Zelenka fängt an auf Tschechisch zu fluchen. Er bekommt keine genauen Daten und bittet Sheppard das Display aufzurufen. Auf diesem kann man ein ‚Seemonster' erkennen, es ist 6 - 8 Mal so groß wie der Jumper, was Zelenka etwas verängstigt anmerkt.
Sie haben noch 12 Minuten, um McKay zu finden. Sheppard bemerkt, dass das Seemonster im Kreis schwingt und es dort vielleicht etwas Interessantes zu sehen gibt. Er steuert dorthin.
McKay und Sam unterhalten sich wieder und das Wasser steht nun Schulterhoch im Jumper.
McKay friert und schafft es nur durch Sam wach zu bleiben.
Zelenka hat nun McKays Jumper gefunden, der Wal umkreist diesen und Sheppard versucht per Funk Kontakt aufzunehmen. Laut den Sensoren ist McKays Jumper zu sehr mit Wasser gefüllt, sie können ihn nicht bergen.
Zelenka hat die Idee, dass sie ihren Schild über beide Jumper legen und somit zu McKays Jumper laufen können.
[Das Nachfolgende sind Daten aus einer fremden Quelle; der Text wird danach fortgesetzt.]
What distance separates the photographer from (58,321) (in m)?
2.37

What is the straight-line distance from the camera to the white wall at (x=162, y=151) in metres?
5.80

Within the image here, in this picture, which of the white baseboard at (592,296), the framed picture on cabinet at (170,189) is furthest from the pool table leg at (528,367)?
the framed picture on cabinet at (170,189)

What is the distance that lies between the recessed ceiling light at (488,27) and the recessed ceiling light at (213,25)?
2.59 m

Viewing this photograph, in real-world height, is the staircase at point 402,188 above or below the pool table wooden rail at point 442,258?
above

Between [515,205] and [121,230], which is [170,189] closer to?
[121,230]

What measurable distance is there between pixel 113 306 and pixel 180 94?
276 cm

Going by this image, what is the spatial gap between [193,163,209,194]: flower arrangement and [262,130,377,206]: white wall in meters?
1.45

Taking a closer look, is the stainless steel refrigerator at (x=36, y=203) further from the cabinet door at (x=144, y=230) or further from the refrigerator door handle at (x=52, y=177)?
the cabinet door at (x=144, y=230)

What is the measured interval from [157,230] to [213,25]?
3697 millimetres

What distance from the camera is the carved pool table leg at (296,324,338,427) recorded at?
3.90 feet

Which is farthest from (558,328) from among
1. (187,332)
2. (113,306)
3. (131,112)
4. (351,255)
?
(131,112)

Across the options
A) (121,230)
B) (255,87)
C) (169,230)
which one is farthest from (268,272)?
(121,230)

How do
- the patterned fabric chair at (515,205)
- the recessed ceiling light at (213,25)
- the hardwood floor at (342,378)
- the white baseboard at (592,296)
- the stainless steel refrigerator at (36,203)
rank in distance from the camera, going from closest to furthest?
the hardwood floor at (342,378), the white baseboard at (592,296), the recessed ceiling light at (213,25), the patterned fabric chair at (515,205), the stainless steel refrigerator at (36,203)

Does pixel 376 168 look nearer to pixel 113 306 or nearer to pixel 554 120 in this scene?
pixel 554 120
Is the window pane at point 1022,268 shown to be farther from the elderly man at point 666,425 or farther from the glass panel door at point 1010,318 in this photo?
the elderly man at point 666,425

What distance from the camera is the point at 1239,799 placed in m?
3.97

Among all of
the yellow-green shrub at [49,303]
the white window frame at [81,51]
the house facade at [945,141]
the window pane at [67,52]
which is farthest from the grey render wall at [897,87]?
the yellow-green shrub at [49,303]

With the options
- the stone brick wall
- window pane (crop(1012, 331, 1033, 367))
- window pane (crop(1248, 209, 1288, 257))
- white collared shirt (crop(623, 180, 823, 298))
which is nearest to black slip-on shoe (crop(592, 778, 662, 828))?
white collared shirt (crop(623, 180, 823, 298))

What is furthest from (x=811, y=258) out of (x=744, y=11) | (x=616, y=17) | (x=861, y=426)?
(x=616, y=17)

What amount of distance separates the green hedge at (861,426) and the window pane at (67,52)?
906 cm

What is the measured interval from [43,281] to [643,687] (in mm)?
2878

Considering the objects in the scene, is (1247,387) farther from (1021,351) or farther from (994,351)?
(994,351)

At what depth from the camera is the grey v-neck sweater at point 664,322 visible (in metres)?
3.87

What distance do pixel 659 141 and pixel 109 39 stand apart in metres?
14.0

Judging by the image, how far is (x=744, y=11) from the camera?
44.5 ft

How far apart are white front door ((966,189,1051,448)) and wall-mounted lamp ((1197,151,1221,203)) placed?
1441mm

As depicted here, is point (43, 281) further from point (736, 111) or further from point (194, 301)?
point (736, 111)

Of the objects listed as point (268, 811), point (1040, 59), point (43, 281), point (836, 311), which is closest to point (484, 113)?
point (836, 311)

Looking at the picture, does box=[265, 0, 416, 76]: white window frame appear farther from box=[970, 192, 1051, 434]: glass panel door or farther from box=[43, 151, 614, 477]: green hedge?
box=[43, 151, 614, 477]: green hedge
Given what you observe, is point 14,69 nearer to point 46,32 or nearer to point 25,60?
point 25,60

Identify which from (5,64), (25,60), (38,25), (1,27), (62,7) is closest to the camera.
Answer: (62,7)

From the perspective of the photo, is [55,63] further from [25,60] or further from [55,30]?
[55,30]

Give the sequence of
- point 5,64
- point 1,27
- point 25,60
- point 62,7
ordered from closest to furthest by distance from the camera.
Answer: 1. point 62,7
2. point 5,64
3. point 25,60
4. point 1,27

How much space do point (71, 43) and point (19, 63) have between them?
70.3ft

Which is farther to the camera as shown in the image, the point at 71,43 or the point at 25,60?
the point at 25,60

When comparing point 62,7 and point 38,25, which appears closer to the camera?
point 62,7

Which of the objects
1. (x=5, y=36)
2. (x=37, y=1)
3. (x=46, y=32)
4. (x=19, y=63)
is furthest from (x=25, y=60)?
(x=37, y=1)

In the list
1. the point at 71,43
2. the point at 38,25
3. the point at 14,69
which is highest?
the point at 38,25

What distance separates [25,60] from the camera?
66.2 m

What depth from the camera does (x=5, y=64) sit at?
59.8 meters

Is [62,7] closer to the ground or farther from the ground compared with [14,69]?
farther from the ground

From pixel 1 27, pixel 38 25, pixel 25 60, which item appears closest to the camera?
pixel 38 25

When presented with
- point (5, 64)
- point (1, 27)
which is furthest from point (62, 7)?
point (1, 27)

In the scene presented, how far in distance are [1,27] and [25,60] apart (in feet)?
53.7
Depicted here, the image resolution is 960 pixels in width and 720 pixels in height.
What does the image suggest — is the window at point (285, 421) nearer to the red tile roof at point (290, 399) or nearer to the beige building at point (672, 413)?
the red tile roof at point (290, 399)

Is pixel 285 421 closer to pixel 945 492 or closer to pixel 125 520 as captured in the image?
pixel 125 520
Sheppard parkt den Jumper neben McKays, der durch die Geräusche aufschreckt. Plötzlich erklingt Sheppards Stimme, er will, dass McKay die ‚Jumpertüre' öffnet, er würde direkt davor stehen. Zur Verdeutlichung klopft er.
Mckay zweifelt, dass Sheppard echt ist und wird von Sam überredet, woraufhin er die Luke schließlich öffnet.
Das Wasser fließt ab und Sheppard und Zelenka helfen McKay auf die Beine. Sie laufen unter dem Schild über den Meeresgrund, als der Wal über ihren Köpfen hinweg schwimmt. McKay dankt diesem und wird im anderen Jumper auf einen Sitz verfrachtet. Als er zu seinem Jumper blickt, sieht er Sam, die an der geöffneten Luke steht und ihm verabschiedend zuwinkt.